Begin Text passage
Absolutely false. They had to use liquid cooling in their top Mac at the time and it was still behind an opteron.
Then the intel core architecture came out and pretty much destroyed it performance wise.
The way I remember is that they couldn't get a PPC of the current (at the time) generation suitable for laptops - too power hungry, too hot. IBM weren't interested in supplying such a part so Apple were really left with no choice. It was a similar story of moving from 68k to PPC - the 68060 wasn't what they needed.
The 601 based PowerPC's were the first to be able to do 3D graphics on the microprocessor well.
The G4 based titanium Powerbooks were sufficiently better that they became iconic at a time that Apple wasn't regarded that well.
Sure, the G5 and up were disastrous, but the writing was on the wall well before that. Chipsets on the G3 and G4-based systems used more power than the processor and that only became untrue because the G5 was quite so poor.
Contemporary Apple marketing that was extremely proficient at putting Power in a favorable light (just sneak enough Altivec into every comparison to make up for the rest) + every single (of the then few) Mac users who parotted it religiously?
Those were different times for Apple. The ship was noticeably turned, but the storm not over yet.
By the time the G5 required massive liquid cooling rigs and was nowhere near ready for laptop use... even die-hard Mac users were not parroting the party line any more. For most, the Intel move was a welcome one, as that was also during the height of the move from desktop to laptop. There was almost no chance for a decent G5-based laptop, at least not one as nice and sleek as the G4s that were already in existence.
Amusingly we can compare it with a clean design that was supposed to replace x86: Itanium. That had the full weight of Intel and partners behind it and was such a flop that it's been completely ignored in this thread.
X86_64 is genius because it is the perfect example of the art of the possible.
It drove SPARC into irrelevance, forced Intel to adopt it instead of Itanium and drove PowerPC out of consumer computers. I'd love to have a nightmare like that on my resume.
Where could I read more about this analysis? Genuinely interested to understand how x86_64 is such an albatross and more details about what could be accomplished in its absence.
End Text passage
Begin Dataset records
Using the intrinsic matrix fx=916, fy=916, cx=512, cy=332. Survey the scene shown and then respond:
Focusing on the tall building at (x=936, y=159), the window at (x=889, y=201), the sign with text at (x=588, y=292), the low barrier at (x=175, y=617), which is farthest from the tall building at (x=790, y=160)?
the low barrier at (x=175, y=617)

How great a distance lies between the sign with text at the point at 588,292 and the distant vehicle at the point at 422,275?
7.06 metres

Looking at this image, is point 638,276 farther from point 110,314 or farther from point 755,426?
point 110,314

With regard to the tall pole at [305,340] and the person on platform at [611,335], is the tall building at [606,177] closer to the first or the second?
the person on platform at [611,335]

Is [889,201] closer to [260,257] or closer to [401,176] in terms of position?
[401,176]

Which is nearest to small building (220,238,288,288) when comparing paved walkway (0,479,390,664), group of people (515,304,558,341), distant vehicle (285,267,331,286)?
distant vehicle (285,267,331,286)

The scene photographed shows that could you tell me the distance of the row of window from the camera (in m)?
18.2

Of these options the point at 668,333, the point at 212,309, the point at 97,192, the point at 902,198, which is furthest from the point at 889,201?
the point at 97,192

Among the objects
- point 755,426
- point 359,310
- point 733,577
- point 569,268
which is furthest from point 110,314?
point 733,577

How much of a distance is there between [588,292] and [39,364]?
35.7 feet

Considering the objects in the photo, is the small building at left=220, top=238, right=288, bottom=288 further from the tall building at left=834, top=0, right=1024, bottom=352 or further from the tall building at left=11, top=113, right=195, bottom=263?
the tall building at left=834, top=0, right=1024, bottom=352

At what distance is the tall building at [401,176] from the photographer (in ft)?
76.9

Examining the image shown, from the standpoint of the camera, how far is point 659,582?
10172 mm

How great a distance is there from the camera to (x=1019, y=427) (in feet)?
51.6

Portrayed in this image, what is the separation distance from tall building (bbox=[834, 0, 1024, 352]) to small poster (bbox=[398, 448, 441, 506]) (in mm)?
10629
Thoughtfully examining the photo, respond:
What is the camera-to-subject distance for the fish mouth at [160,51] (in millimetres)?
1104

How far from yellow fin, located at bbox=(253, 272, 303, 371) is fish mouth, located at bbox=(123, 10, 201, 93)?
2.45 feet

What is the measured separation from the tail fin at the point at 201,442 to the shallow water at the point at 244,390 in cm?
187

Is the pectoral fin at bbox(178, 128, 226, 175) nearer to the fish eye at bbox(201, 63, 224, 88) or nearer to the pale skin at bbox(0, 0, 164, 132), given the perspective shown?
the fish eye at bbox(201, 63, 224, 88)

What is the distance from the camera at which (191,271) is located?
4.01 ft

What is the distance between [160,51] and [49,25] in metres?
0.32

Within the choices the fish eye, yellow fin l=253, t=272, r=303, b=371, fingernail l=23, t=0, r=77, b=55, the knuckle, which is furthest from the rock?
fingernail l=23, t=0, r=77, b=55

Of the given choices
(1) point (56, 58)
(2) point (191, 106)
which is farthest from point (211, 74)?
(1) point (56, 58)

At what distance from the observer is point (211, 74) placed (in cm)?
End Dataset records
● To be done
Duplicate the PowerPC discussion between "The way I remember" and "what they needed.", inclusive. The rows are separate material, unrelated to the PowerPC discussion.

● Response to this exercise
The way I remember is that they couldn't get a PPC of the current (at the time) generation suitable for laptops - too power hungry, too hot. IBM weren't interested in supplying such a part so Apple were really left with no choice. It was a similar story of moving from 68k to PPC - the 68060 wasn't what they needed.